Following the leak of sexist, crude emails sent by Snapchat CEO Evan Spiegel during his time at Stanford, the university’s Provost John Etchemendy has issued a memo to students imploring them to “learn something from this.”
“We can choose to turn a blind eye to such statements and chalk them up to youthful indiscretion,” Etchemendy wrote. “Or we can be more courageous, and affirmatively reject such behavior whenever and wherever we see it, even — no, especially — if it comes up from a friend, a classmate, or a colleague. Only if we choose the latter will we create the kind of university culture we all can be proud of, all of the time.”
You can see a screenshot of the email below, or read the full thing here.
Stanford University is responsible for some of the brightest minds in the world, not just Silicon Valley.
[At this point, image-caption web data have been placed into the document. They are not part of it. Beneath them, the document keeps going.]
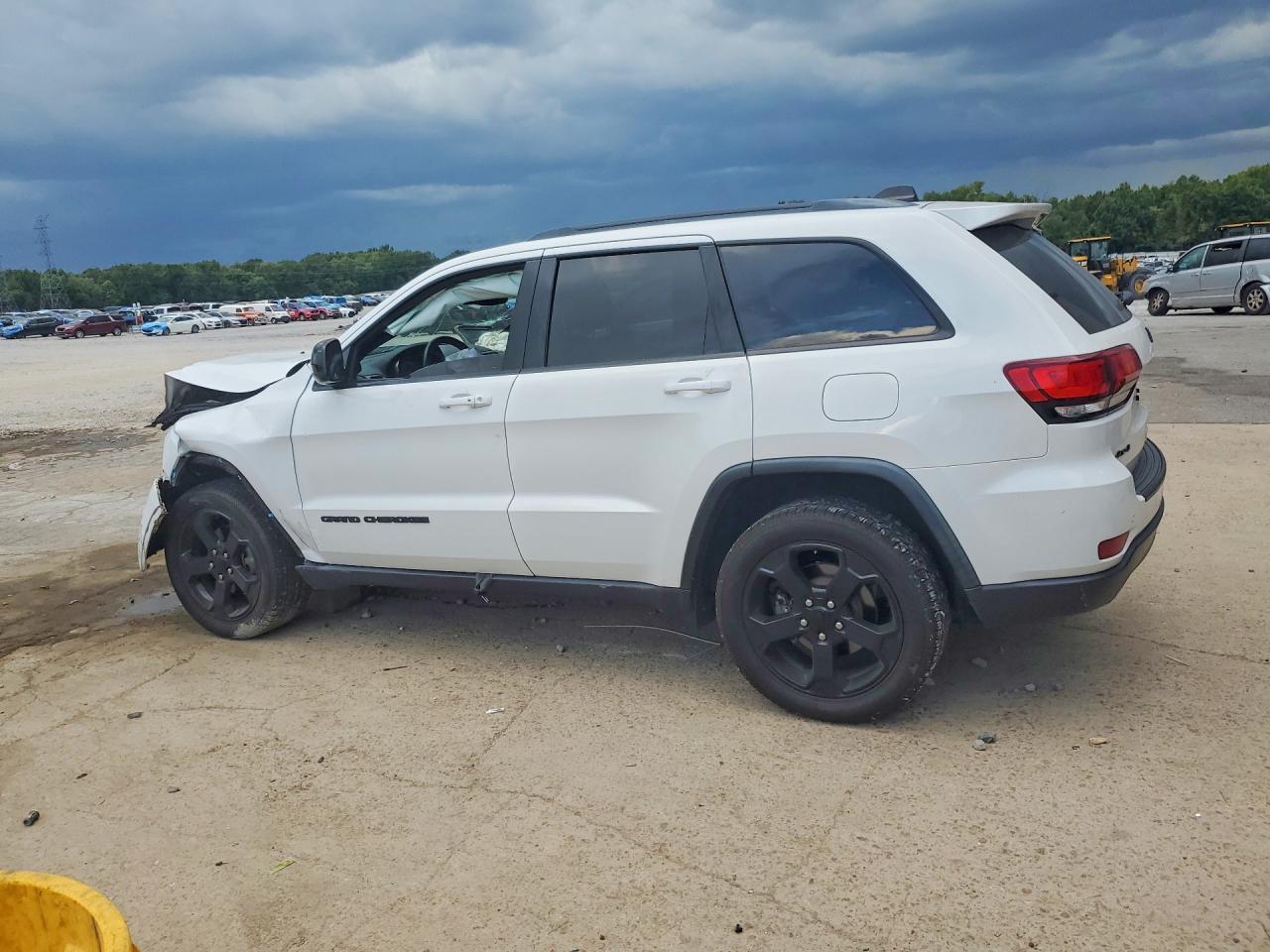 2019 Jeep Grand Cherokee Laredo - zdjęcie 2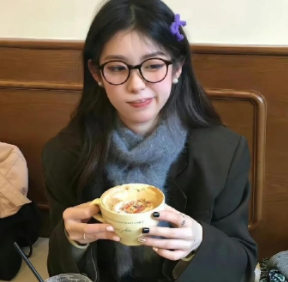 一个人看wwwww：当代年轻人孤独经济崛起,互联网文化如何影响心理健康-4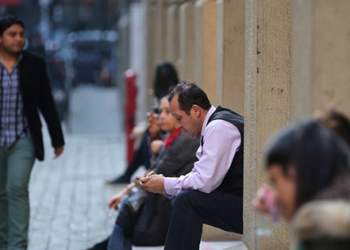 Desempleo de extranjeros se reduce al finalizar 2025.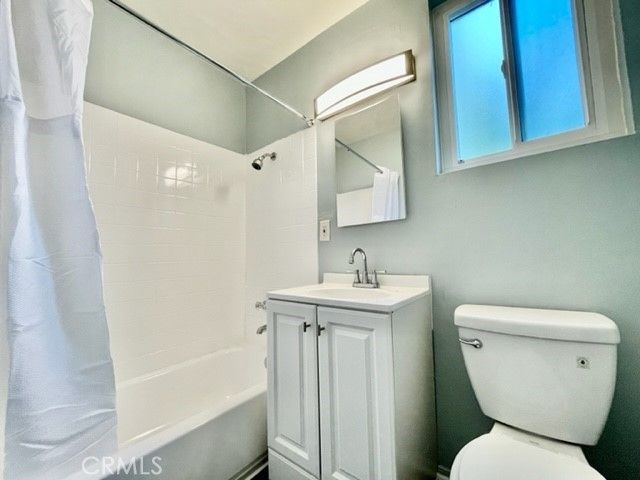 12425 Harris B, Lynwood, CA 90262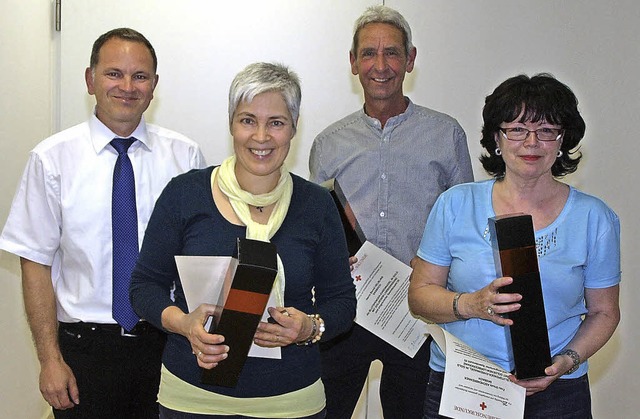 Blutspenderehrung in Sasbach (von link...rnd Helbling und Ursula Aschenbrenner   | Foto: Haberer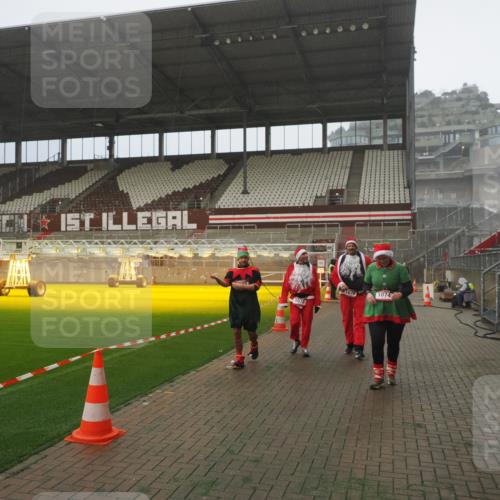 07.12.2025 - St. Pauli X-Mass-Run No. 15 Fabian Wolf http://msf.ph/oto/9392694 07.12.2025 10:12:28 Ziel 1070, 1072, 1074, 1077, 2758, 2760, 2770, 3585 meine-sportfotos.de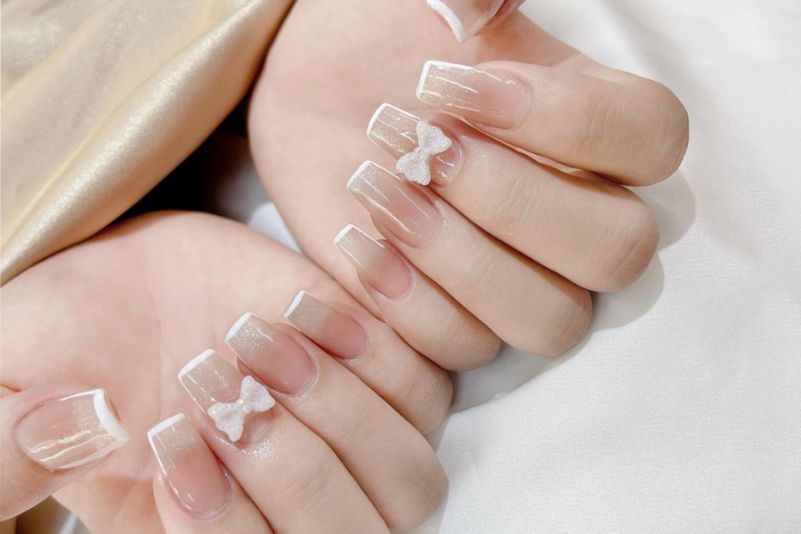 Những mẫu nail nhẹ nhàng đi học màu thạch - Hình số 2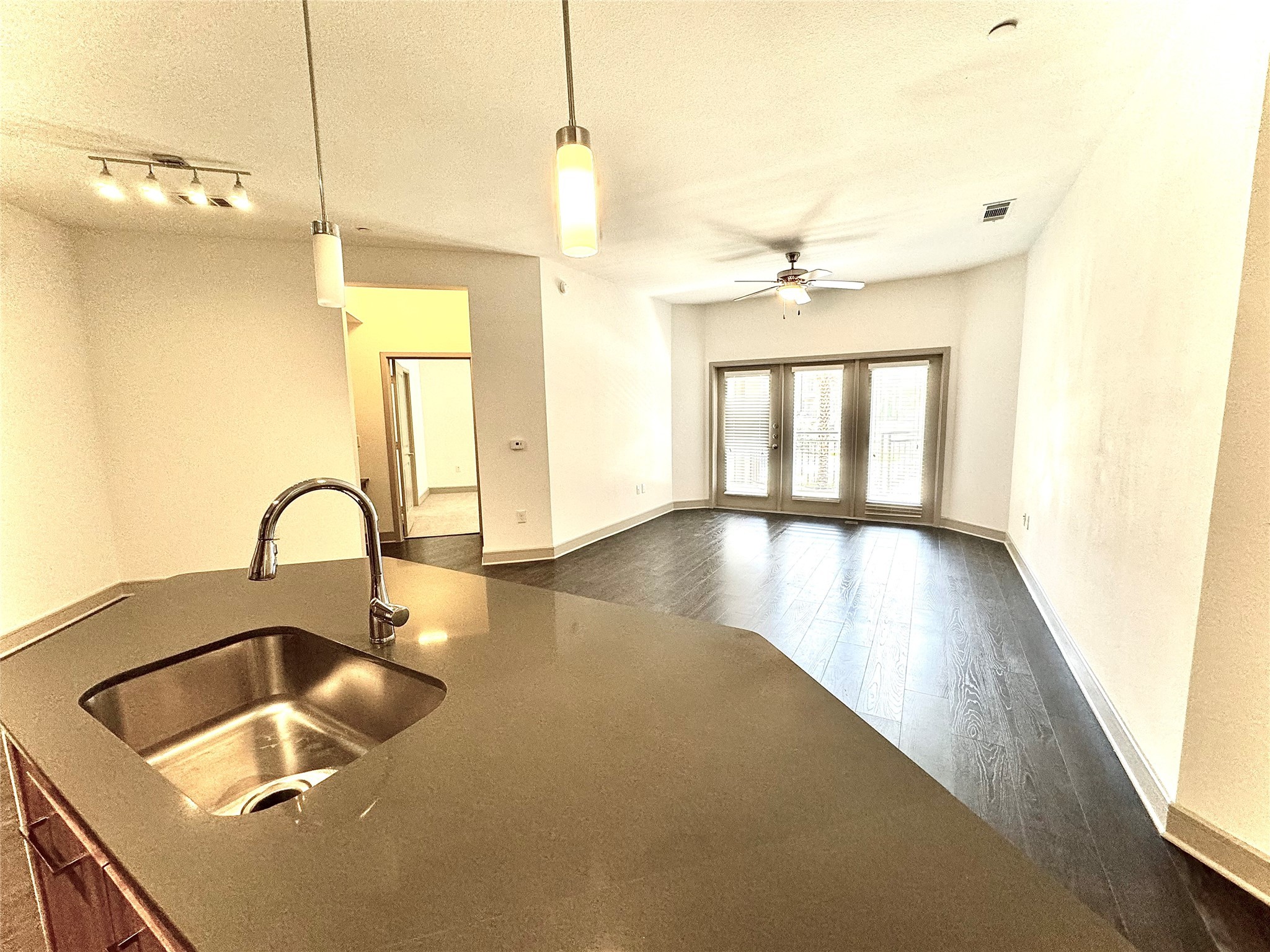 2111 Westheimer St Road 1307 Property Photo 9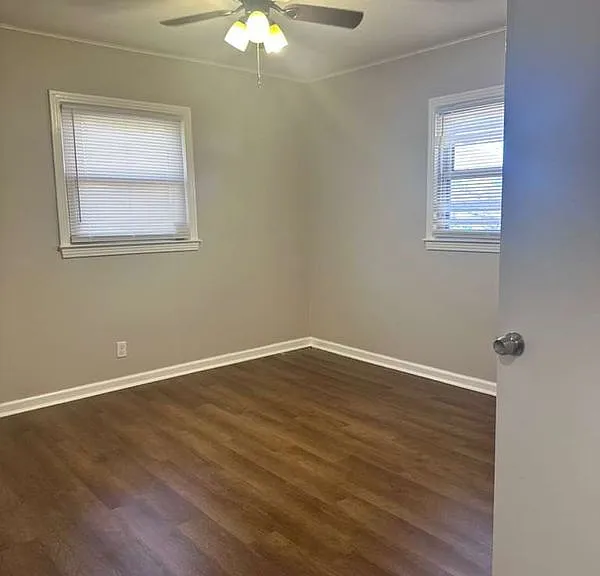 435 Central Dr NW — Photo 7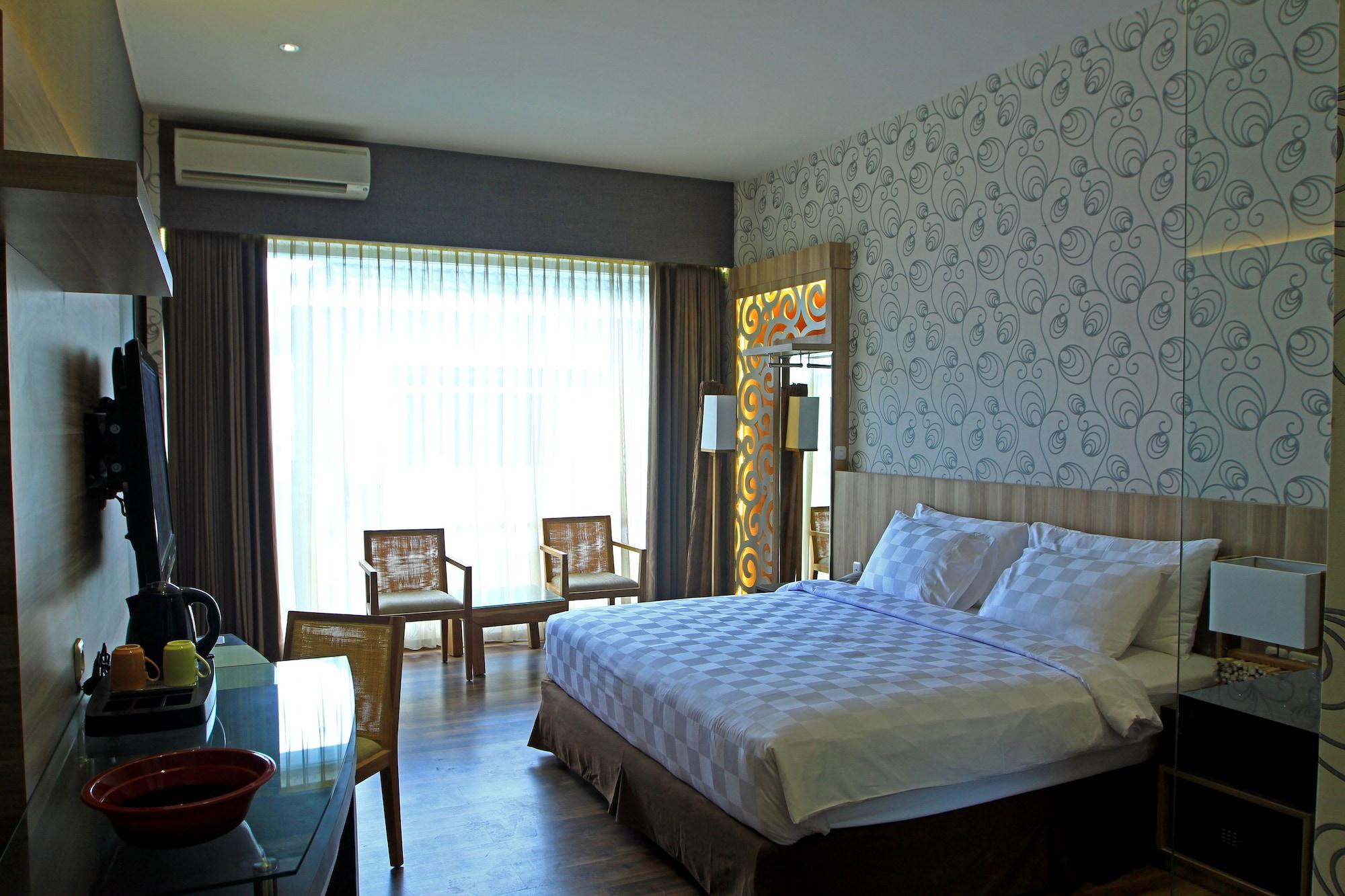 Oxville Hotel Padang  Esterno foto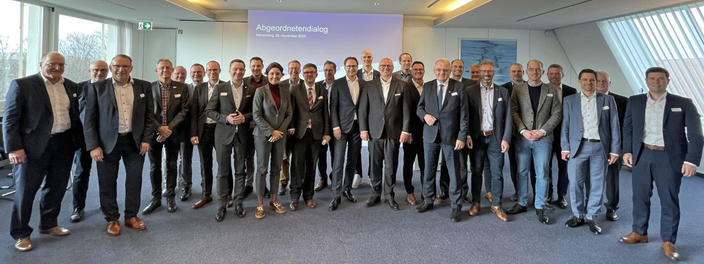 Abgeordnete im Dialog mit Volksbankvertretern und BWGV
Sergey Brin, Larry Page, Steve Ballmer, and Reed Hastings were all Cardinal at one point or another, most of them dropping out just like Evan Spiegel did to build Snapchat.
Because of this, and because of its world-renowned Business School, Stanford attracts many aspiring entrepreneurs who dream of becoming one of Silicon Valley’s elite, making Stanford a coveted place for kids to grow into self-sustaining, business-building adults. Rightfully so, Etchemendy seems to understand the responsibility of the school, the students, and the community as a whole to hold each other accountable.
And so I think it’s important that we take a look at the people who go on to foster those same individuals after their time at school, which is, well… ourselves.
The press. The incubators and accelerators. The big corporate companies like Google and Facebook who hunt through these schools for potential hires. And the venture capitalists, who hand these young, bright (and sometimes sexist) minds tons of money, perhaps without thinking about what kind of role model they’re catapulting into the public eye.
And finally, the users. Users of these services, like Snapchat and Rap Genius and Uber, which seem to be led by some of the most successful “bros” of all time, have a choice in this. We can turn a blind eye, or we can choose to be a part of a fundamental shift in the technology industry, which surely has the most influence over our future as a society.
And in reading the reactions to that article, I feel it’s important to make something clear. Despite my opinions about Evan’s insecurity, cockiness, or his (hopefully) former attitude towards women, I am still thoroughly impressed by the work he’s done on Snapchat. I believe, genuinely, that he is learning, and will continue to learn and grow with every step he takes to build Snapchat into a truly revolutionary and long-lasting business.
Rather, the entire reason for pointing any of this out is so that we look at where we are as a community of people excited about changing the world through technology. It sounds like a cheesy thing to say, given how cliché that line actually is, but it’s also very true. A decade ago, there was no way to keep track of all of your friends from every chapter in your life. But with Facebook comes very real psychological issues, like Facebook Depression. (Yeah, it’s a real thing.)
The man at the helm of this company, Mark Zuckerberg, was no angel. Leaked IMs revealed he thought of his users as “dumb fucks” for handing over their private info to him. Maybe we all still are?
But today, Mark Zuckerberg and his wife donated $120 million to the Bay Area education system, which is just a small slice of the philanthropic work he’s done and continues to do. And though it’s silly and naïve to think that part of Mark Zuckerberg isn’t motivated by money, it’s also narrow to not look at the changes he’s making in the world and give them their due credit.
He’s matured from that guy, writing IMs admitting that he doesn’t understand the “business stuff,” to using the “business stuff” to bring the Internet to the rest of the world, giving billions of people access to limitless information and connectivity.
No one is perfect, but we can all grow, and we can all help each other grow.
We’d be wise to take on the same attitude as Provost Etchemendy when he asked “that each of us choose the more difficult path whenever we encounter such attitudes. It does not take many strong and vocal objections to communicate what we consider acceptable and what we do not. Members of our community should learn now, not many years from now, how abhorrent those attitudes are, whether real or feigned.”